EXTRACT PROVIDED START

Order, Supreme Court, Bronx County (Mary Ann Brigantti-Hughes, J.), entered February 8, 2006, which denied defendant Taxi Wheels to Lease, Inc.'s motion for summary judgment dismissing the complaint as against it on the ground that it did not possess an ownership interest in the subject vehicle, unanimously reversed, on the law, without costs, the motion granted and the complaint dismissed as against Taxi Wheels to Lease, Inc. The Clerk is directed to enter judgment accordingly.

EXTRACT PROVIDED END
EXTRACTED MATERIAL START

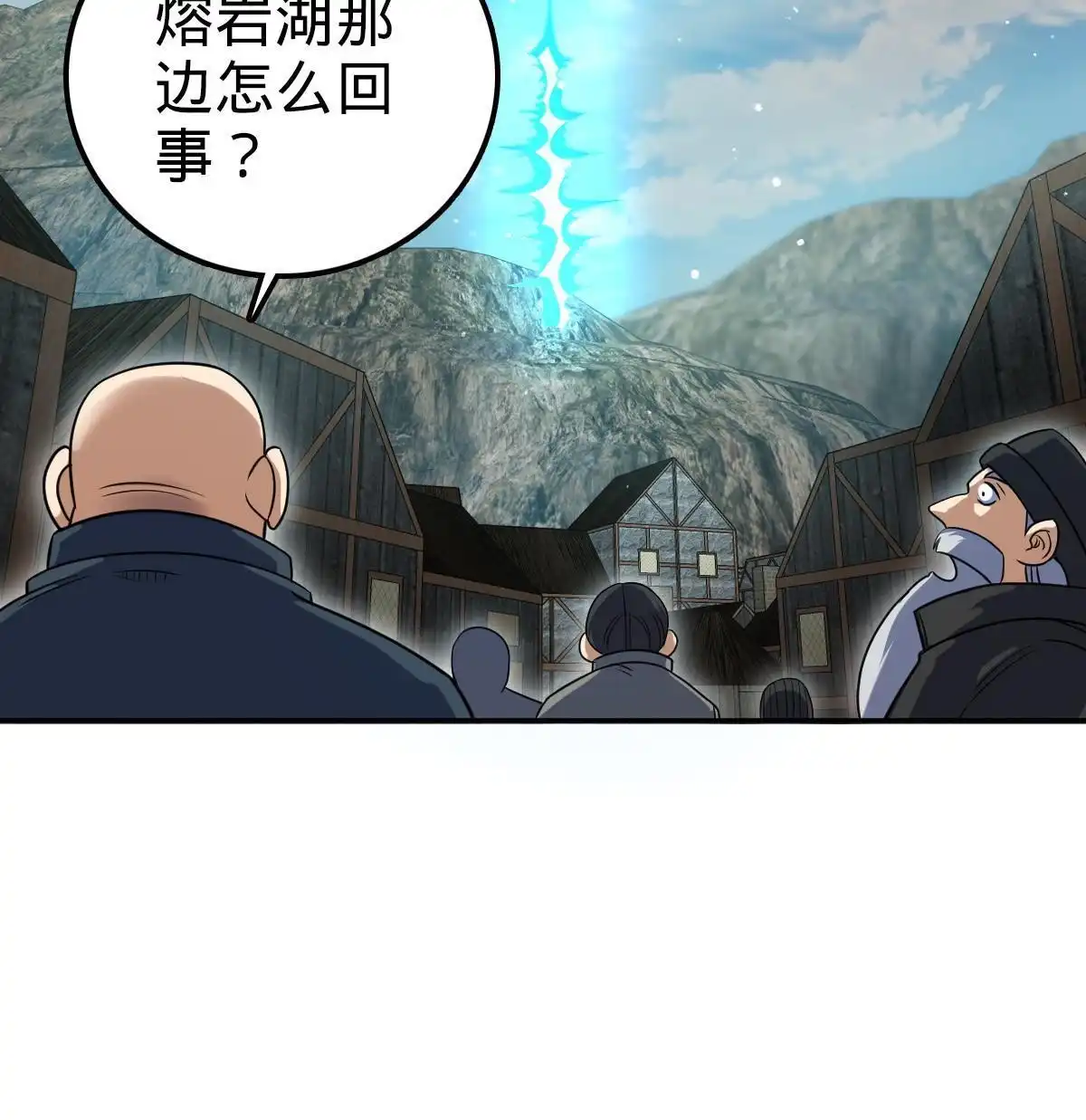 燃钢之魂 60 第82页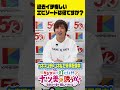 【カネ×ナツ】過去一悔しいエピソード 【助六】#カネナツ #ナツ美 #助六 #カネマンチャンネル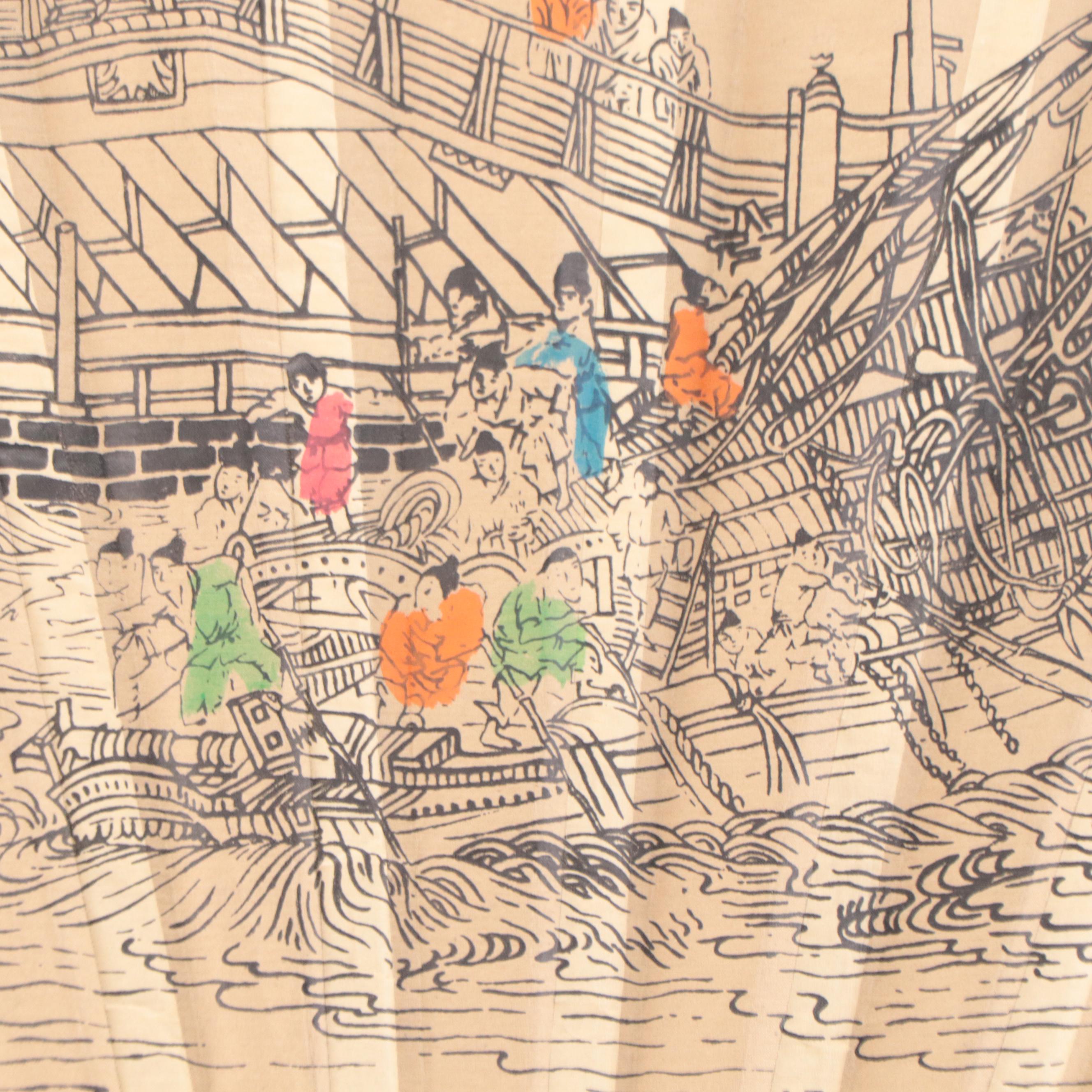 Chinese Wood and Paper Fan Wall Hanging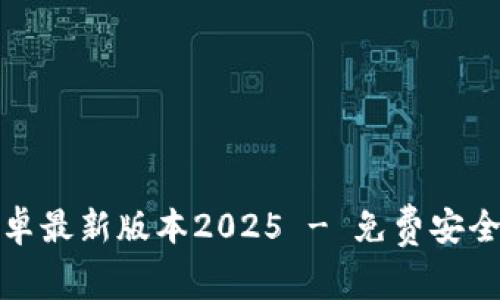 TP钱包官网下载安卓最新版本2025 - 免费安全数字资产管理工具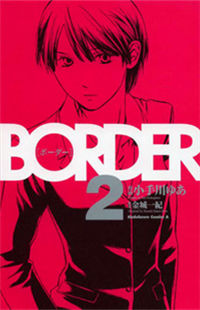 Border (Kotegawa Yua) thumbnail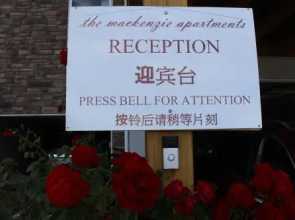 The Mackenzie Apartments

EXTRACTED MATERIAL END

■ WHAT IS REQUIRED ■
Write the next part of the court order on the Taxi Wheels to Lease, Inc. summary judgment motion, picking up after its final sentence.

■ RESULT ■
Initially, we find that the motion court erred when it denied Taxi Wheels to Lease, Inc.'s (TWL) motion for summary judgment on the ground that it was actually an untimely motion to reargue a prior order granting plaintiff leave, pursuant to CPLR 3025, to add TWL as a defendant. It is settled that the standard applied on a motion to amend a pleading is much less exacting than the standard applied on a motion for summary judgment (see Thompson v. Cooper, 24 A.D.3d 203, 206, 806 N.Y.S.2d 32 [2005]; Baskin and Sears, P.C. v. Lyons, 188 A.D.2d 307, 308, 590 N.Y.S.2d 475 [1992] ). Here, the earlier determination granting plaintiff leave was not on the merits or, as plaintiff characterizes it, “law of the case,” and does not preclude TWL from establishing, on a motion for summary judgment, that it held no ownership interest in the taxi as a matter of law.
We now address TWL's motion for summary judgment, as an appellate court may search the record and grant summary judgment to eligible parties (Eighty Eight Bleecker Co., LLC v. 88 Bleecker St. Owners, Inc., 34 A.D.3d 244, 246, 824 N.Y.S.2d 237 [2006]; Hughes v. Solovieff Realty Co., L.L.C., 19 A.D.3d 142, 143, 796 N.Y.S.2d 354 [2005] ).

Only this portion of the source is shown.